▶ **INPUT**:
________________________
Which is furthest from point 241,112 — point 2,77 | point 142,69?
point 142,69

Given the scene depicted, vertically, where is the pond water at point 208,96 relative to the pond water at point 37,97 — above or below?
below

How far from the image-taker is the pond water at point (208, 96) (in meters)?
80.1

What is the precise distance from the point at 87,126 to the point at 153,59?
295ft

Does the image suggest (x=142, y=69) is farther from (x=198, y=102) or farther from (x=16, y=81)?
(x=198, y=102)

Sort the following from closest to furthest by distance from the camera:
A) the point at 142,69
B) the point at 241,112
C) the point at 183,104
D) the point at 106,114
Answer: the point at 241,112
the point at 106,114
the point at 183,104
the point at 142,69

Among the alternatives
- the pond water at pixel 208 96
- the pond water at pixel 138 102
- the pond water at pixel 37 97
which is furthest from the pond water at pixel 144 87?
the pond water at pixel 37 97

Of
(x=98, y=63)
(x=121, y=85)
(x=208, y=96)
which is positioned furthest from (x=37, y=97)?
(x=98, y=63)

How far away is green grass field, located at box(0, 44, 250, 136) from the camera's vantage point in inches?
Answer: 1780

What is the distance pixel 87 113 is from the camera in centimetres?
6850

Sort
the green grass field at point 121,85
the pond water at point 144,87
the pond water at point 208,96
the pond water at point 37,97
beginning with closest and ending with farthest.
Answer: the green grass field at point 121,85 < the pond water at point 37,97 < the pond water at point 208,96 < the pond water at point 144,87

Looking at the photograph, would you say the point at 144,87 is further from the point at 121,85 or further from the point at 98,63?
________________________
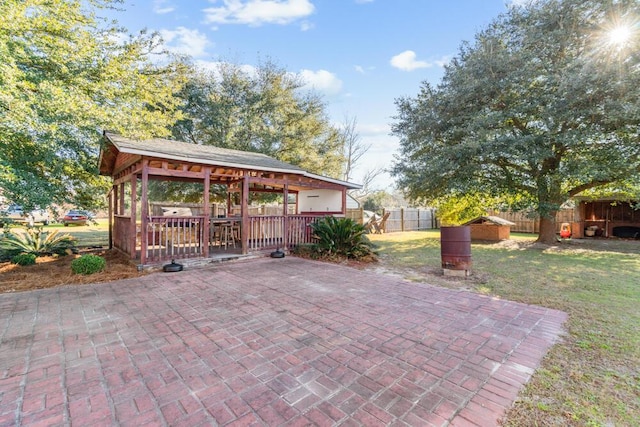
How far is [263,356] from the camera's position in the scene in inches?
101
________________________
Copy out the records between the line containing "What is the distance" and the line containing "Answer: the green", inclusive, reproducing each line without any change.

What is the distance pixel 87 113 is from the camera in centimetres?
6850

Sort
the green grass field at point 121,85
the pond water at point 144,87
the pond water at point 208,96
the pond water at point 37,97
beginning with closest and ending with farthest.
Answer: the green grass field at point 121,85 < the pond water at point 37,97 < the pond water at point 208,96 < the pond water at point 144,87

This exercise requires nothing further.